Other laws make it illegal for religious organizations to use their own religious identifiers in their names unless they are permitted to do so by the government. Churches and church members frequently find themselves under surveillance by the state and Protestant churches and seminaries have been closed by the government and their congregations banned from using them. Because of the increasingly hostile attitude of the Russian government to any non-ROC religious activity in Russia, it was added to the Open Doors World Watch list of the top 50 countries where it is most dangerous to be a Christian in 2019 and the US Commission on International Religious Freedom’s tier 1 list of religious freedom violators in 2017 (please note this was when USCIRF was still working under the Trump administration).

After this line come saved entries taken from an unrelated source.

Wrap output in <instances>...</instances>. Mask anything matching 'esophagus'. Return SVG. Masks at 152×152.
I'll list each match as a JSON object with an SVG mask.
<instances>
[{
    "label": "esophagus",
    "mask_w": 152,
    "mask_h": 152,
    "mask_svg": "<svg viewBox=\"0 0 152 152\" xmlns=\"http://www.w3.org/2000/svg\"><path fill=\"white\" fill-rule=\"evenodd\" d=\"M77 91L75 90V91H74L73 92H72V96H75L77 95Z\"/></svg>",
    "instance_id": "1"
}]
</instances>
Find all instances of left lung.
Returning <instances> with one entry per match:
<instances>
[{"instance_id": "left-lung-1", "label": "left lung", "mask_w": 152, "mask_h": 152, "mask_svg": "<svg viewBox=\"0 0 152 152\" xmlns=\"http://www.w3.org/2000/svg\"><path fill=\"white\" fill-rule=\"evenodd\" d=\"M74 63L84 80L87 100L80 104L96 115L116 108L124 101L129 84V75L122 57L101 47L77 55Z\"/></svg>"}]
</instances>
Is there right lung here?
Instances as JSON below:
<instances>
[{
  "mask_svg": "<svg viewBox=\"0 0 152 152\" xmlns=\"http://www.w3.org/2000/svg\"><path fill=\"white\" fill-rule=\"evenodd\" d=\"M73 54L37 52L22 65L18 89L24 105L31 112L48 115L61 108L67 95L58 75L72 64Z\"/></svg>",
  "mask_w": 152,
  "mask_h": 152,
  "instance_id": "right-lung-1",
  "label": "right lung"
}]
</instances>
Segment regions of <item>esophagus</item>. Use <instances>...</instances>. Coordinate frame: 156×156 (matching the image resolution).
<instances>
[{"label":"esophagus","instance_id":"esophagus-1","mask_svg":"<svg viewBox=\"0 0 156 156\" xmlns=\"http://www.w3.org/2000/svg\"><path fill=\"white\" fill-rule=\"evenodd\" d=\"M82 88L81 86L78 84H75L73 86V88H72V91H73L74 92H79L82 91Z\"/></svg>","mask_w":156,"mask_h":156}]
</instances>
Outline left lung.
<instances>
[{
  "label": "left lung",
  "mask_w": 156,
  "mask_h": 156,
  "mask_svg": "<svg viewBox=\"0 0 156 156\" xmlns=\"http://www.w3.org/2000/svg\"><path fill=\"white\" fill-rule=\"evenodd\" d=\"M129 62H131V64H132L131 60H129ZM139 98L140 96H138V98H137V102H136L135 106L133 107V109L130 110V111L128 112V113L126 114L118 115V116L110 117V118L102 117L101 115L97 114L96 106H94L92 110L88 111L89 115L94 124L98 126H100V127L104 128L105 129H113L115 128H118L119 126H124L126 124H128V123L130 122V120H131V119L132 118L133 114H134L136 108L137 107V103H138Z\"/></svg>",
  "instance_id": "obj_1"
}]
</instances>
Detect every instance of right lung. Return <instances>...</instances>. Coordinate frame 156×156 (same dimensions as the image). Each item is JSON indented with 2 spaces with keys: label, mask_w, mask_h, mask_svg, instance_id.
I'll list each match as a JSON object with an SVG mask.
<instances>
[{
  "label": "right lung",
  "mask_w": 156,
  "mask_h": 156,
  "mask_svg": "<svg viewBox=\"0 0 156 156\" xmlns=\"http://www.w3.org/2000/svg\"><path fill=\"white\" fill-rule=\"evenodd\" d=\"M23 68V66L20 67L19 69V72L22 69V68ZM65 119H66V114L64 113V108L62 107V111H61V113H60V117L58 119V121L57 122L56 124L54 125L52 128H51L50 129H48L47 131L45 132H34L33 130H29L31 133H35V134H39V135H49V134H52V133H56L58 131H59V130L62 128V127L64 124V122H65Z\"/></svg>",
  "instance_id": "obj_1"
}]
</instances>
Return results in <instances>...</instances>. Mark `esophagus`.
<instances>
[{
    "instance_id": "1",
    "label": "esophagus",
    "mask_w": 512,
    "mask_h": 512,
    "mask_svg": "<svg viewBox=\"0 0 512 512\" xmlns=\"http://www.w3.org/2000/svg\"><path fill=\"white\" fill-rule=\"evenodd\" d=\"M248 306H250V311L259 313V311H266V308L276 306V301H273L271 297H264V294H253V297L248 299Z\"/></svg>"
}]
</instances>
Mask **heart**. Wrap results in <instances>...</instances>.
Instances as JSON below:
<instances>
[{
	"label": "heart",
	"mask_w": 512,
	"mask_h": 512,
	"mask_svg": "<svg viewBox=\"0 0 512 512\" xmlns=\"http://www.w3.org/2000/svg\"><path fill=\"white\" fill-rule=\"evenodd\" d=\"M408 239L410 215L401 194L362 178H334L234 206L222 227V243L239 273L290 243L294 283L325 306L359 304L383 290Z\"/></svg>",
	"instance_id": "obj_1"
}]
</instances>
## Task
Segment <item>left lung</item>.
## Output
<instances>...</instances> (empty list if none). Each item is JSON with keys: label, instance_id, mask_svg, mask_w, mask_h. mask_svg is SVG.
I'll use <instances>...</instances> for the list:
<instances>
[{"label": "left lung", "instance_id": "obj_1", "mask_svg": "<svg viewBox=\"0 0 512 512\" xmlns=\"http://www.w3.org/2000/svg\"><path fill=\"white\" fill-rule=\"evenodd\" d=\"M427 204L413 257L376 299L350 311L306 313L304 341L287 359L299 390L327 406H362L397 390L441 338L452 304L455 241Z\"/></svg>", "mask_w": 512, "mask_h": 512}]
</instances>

True Freedom of Religion exists in a country when:
1) The government does not give preference to any one religion or anti-religious group above the others.
2) Clergy may perform all of their religious duties without violence or danger.
3) The laws of that country do not interfere with or hinder the free exercise of the religion of ordinary people and all citizens are free to conduct their lives according to their own profession of faith.
4) The civil magistrate takes care to actively protect the free exercise of religion and as a result, religious assemblies may occur without molestation, violence, or disturbance.
All four of the principles above are actively violated in Russia, and therefore we can safely say that Freedom of Religion does not exist in Russia.
It is also important to note that the Russian Orthodox Church, which is virtually the Russian State church, formally denies all of the Solas of the Reformation including Justification by Faith Alone, and just about every tenet of the Reformed faith including all five points of Calvinism. The Russian Orthodox Church also has seven sacraments, not the two given by Christ in the Bible. As Reformed Christians, we can therefore affirm that the Russian Orthodox church does not have the marks of a true church and that we do not believe that people can be saved by believing what they teach.
By contrast, there is far greater religious freedom in Ukraine and setting up churches and seminaries and evangelizing is much, much easier than it is in Russia. And while the Ukrainian Orthodox church is also not happy about new non-Orthodox churches being planted they do not have the same hand-in-glove relationship with the Ukrainian state that the ROC has with the Russian state. For this reason, many Reformed organizations have established their church plants and seminaries in Ukraine where it was also possible to train Russian pastors even though they would be subjected to restrictions when they returned to Russia. Many other North American Presbyterian and Reformed Churches (NAPARC) have strong ties to Ukraine and were a vital part of helping to establish the Evangelical Presbyterian Church of Ukraine in 2008.